Yes, my vision is now much better than driving standard.
My vision is still blurry in low light and contrast is difficult, am I likely to notice improvements?
Yes, improvements should be noticeable every day and I should expect full recovery within a month.
Do I need to continue wearing the eye mask at night?
No, I can now wash my eyes, shower normally and sleep without a mask as the front of the eyes have recovered enough. I also don’t need to do the prescription drops anymore.
Sometimes it takes me a while to focus, is this normal?
Yes, it’s my brain getting used to my eyes. Focus will get more effortless every day.
Do I need to continue to wear sunglasses due to light sensitivity?
No, I can wear sunglasses as normal and do not need to wear them especially.
Is there anything I can do to help expedite my recovery?

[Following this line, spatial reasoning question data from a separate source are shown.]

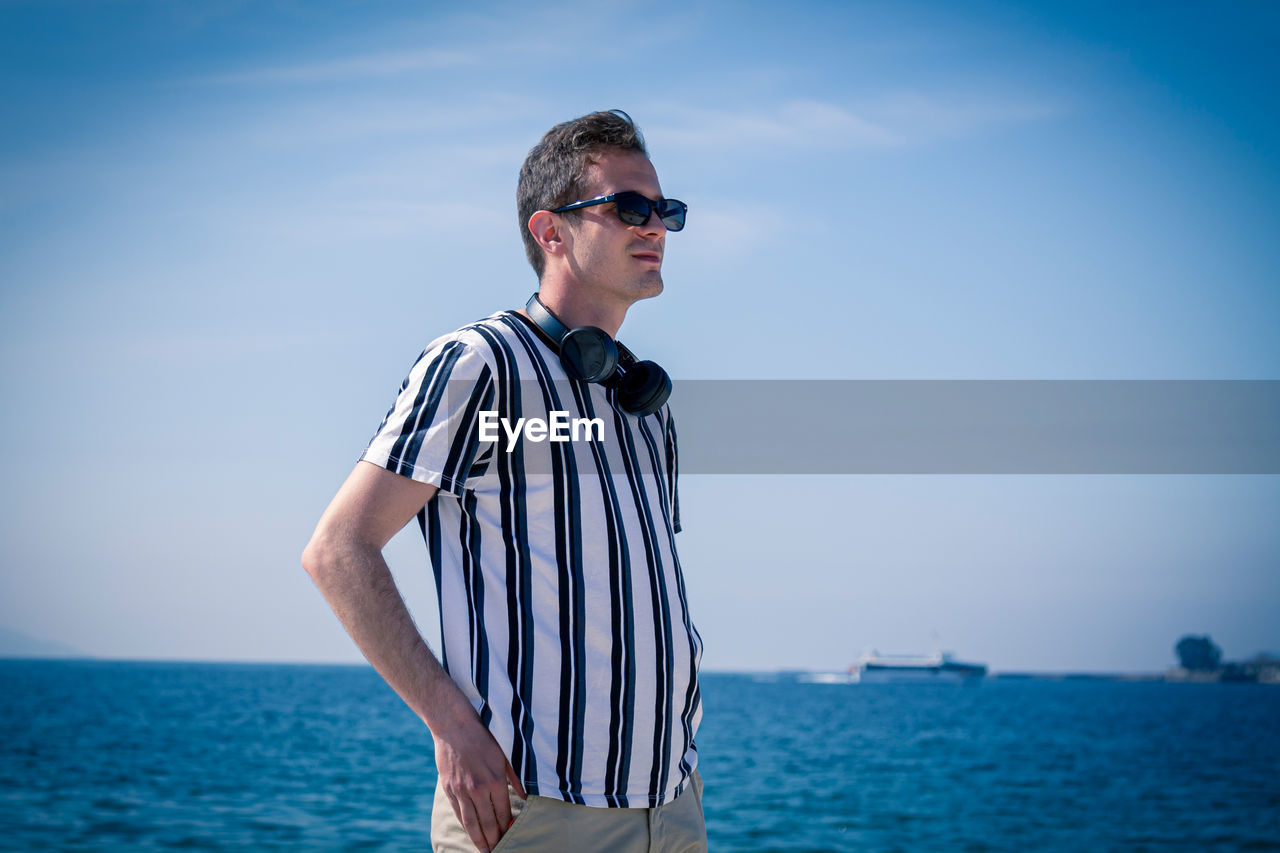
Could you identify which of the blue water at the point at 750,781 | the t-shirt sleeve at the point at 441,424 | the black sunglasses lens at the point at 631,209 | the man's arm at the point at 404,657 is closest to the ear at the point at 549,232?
the black sunglasses lens at the point at 631,209

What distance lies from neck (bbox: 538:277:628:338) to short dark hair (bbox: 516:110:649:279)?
0.09 m

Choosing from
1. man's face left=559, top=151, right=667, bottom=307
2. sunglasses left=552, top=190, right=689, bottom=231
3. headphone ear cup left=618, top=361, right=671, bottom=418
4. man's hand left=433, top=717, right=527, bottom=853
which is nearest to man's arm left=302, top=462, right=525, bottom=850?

My biggest problem are my eyes are very dry. This is not currently causing me any discomfort, apart from that one morning where I’d overstrained them and they felt aggravated. I should use my eye drops a lot more, and in fact the optometrist gave me some higher strength drops to use four times a day. Dry eye can also cause blurry vision, so if I’m having blurry days I should ensure I’m using the blink eye drops as I need them.
My job requires looking at a screen, is there anything I should be wary of?

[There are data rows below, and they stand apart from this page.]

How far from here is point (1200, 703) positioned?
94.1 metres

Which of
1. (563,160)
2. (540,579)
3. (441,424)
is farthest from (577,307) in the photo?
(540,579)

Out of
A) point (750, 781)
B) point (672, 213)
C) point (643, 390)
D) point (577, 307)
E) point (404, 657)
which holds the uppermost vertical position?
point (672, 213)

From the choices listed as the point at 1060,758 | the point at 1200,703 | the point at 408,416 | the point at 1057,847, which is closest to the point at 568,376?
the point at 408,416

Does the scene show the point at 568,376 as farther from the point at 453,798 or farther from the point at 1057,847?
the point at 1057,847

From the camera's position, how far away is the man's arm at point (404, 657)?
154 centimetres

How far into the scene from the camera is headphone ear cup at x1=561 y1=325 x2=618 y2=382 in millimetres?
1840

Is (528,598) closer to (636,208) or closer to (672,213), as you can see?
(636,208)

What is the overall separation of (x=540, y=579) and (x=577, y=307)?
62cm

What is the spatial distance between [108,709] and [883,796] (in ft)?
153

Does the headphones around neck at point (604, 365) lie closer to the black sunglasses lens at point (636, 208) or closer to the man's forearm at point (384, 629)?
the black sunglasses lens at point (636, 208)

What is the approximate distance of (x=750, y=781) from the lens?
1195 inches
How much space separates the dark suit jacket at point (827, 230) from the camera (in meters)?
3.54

Normal advice: take breaks every 20 minutes and look at something in the distance for a while. Use the eye drops to avoid straining and dry eye.
Thinking about laser eye surgery and have a question I don’t answer in this journal? Just post a comment below and I’ll do my best to answer it, if I can. I will update this blog once I have my month check-up and let you know if I’m fully recovered. One thing I will say for sure, even at this stage, Lasik is life changing and I am loving my new vision. Thanks to all the folks at Optical Express and most of all to Niamh, family and friends for looking after me.